_SOURCE:_

☆ ☆ ☆ ☆ ☆ ☆ ☆

Electrician Talk banner

Bending 1 1/4" EMT by hand

61K views 76 replies 32 participants last post by  JW Splicer  
#1 ·
I have my once a year 1 1/4" job. Usually I do 1" or under.

Have you been able to get nice bends with a 1 1/4" hand bender ??
 
#4 ·
Field bending beyond 1" is so slow that it's uneconomic. Factory bent elbows are the standard.

As for 1 1/4" -- the trade size -- I stay away from it. (unless it's PVC for sight lighting)

I'd rather bump up and use 1 1/2" -- which is dramatically easier to pull conductors into.

The failure rate -- attempting quarter-bends in 1 1/4" EMT -- is extremely high, of course. There are plenty of comic videos on YouTube showing such attempts.
 
#5 ·
I have one sitting in the shop, got one big ass foot pedal on it....

You should see me jumping up and down on the thing trying to get leverage:laughing::laughing:

It takes some practice but you can bend it without kinking it.
 
#7 ·
I have a hand bender for 11/4. It works fine but it is very hard to make a factory looking bend.
Lots of foot pressure is required. How someone can say it is slower than another method is crazy IMO. It is hard to beat for offests and stuff like that.

☆ ☆ ☆ ☆ ☆ ☆ ☆

_DATASET RECORDS:_
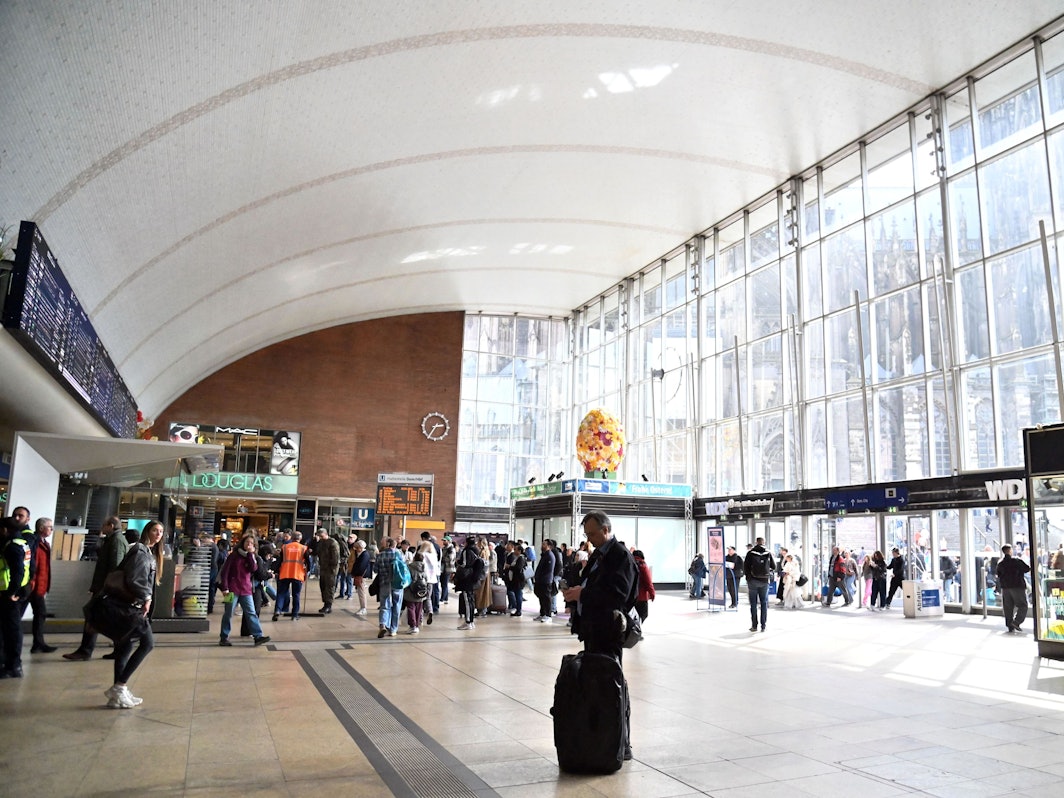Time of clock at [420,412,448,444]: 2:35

☆ ☆ ☆ ☆ ☆ ☆ ☆

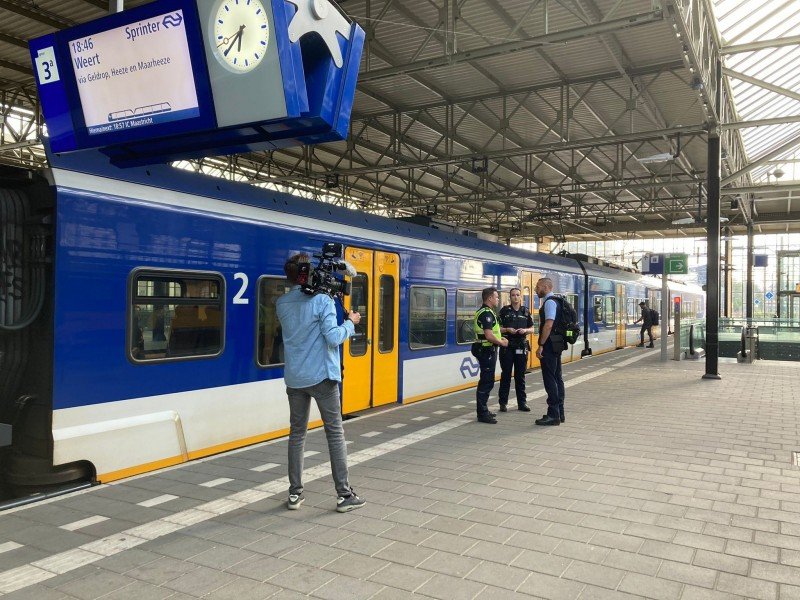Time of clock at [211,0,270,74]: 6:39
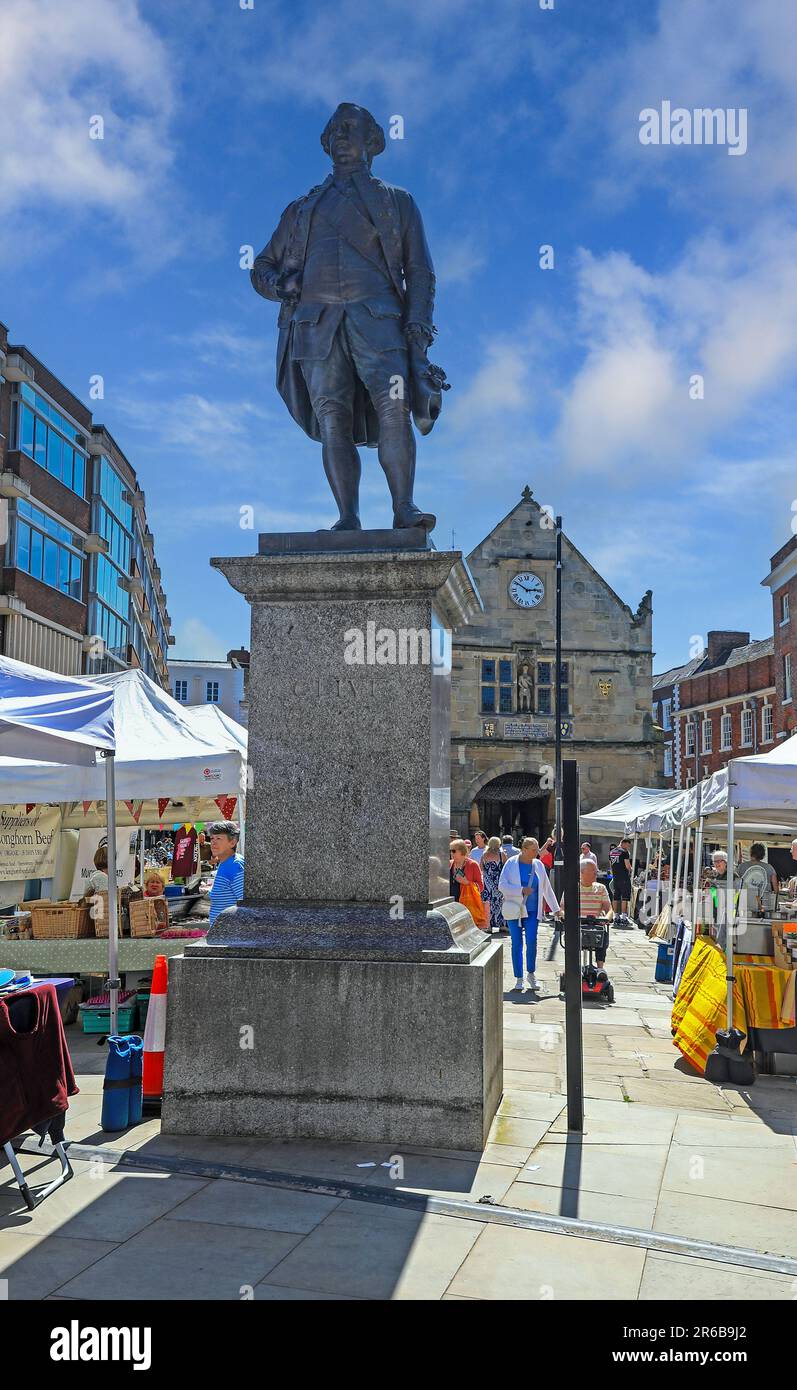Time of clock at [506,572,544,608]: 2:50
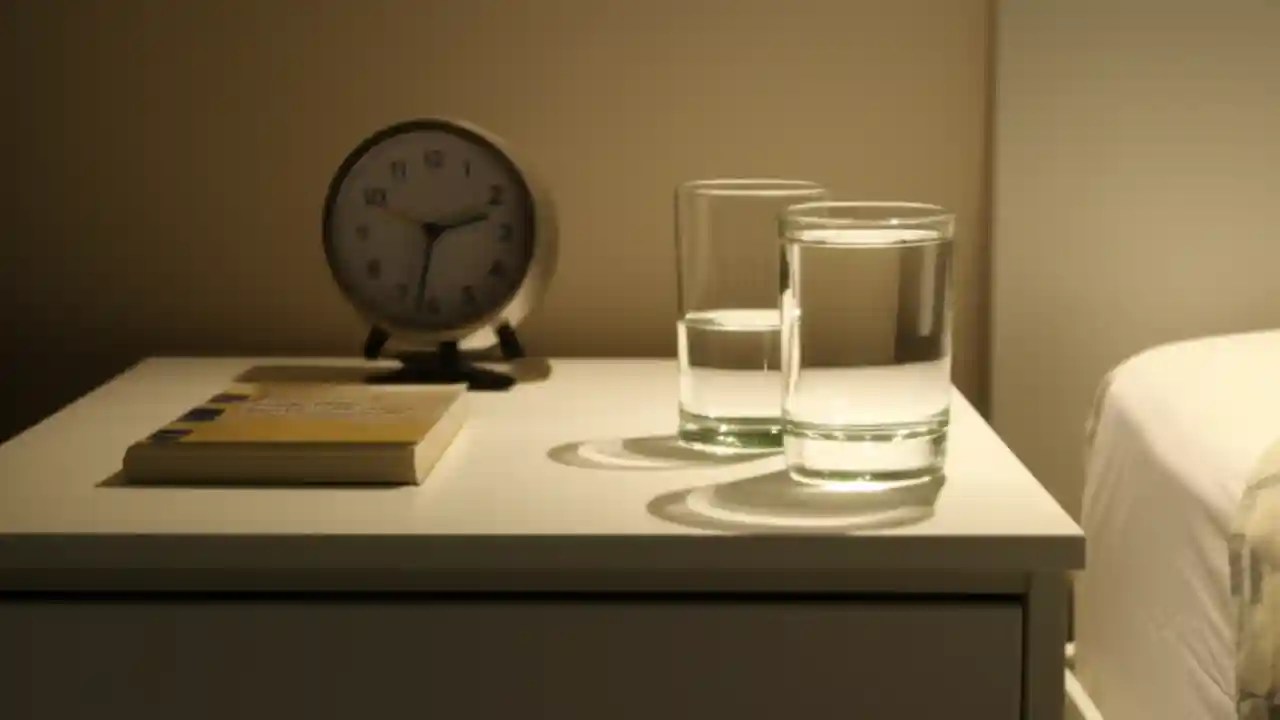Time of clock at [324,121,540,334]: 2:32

☆ ☆ ☆ ☆ ☆ ☆ ☆

_ACTIONS TO TAKE:_
- a) Please say whether each statement agrees with the thread on bending 1 1/4" EMT by hand, answering yes or no and quoting the deciding words. (i) The one who opened the thread usually works with conduit of 1" or under. (ii) Post #4 prefers moving up to 1 1/2" because it is easier to pull conductors into. (iii) Post #7 says a 1 1/4" hand bender makes factory-looking bends easy.
- b) List every post number that appears in the thread on bending 1 1/4" EMT by hand.

_TASK-BY-TASK ANSWERS:_
- a)
(i) Yes: "Usually I do 1" or under."
(ii) Yes: "I'd rather bump up and use 1 1/2" -- which is dramatically easier to pull conductors into."
(iii) No: "It works fine but it is very hard to make a factory looking bend."

- b) #1, #4, #5, #7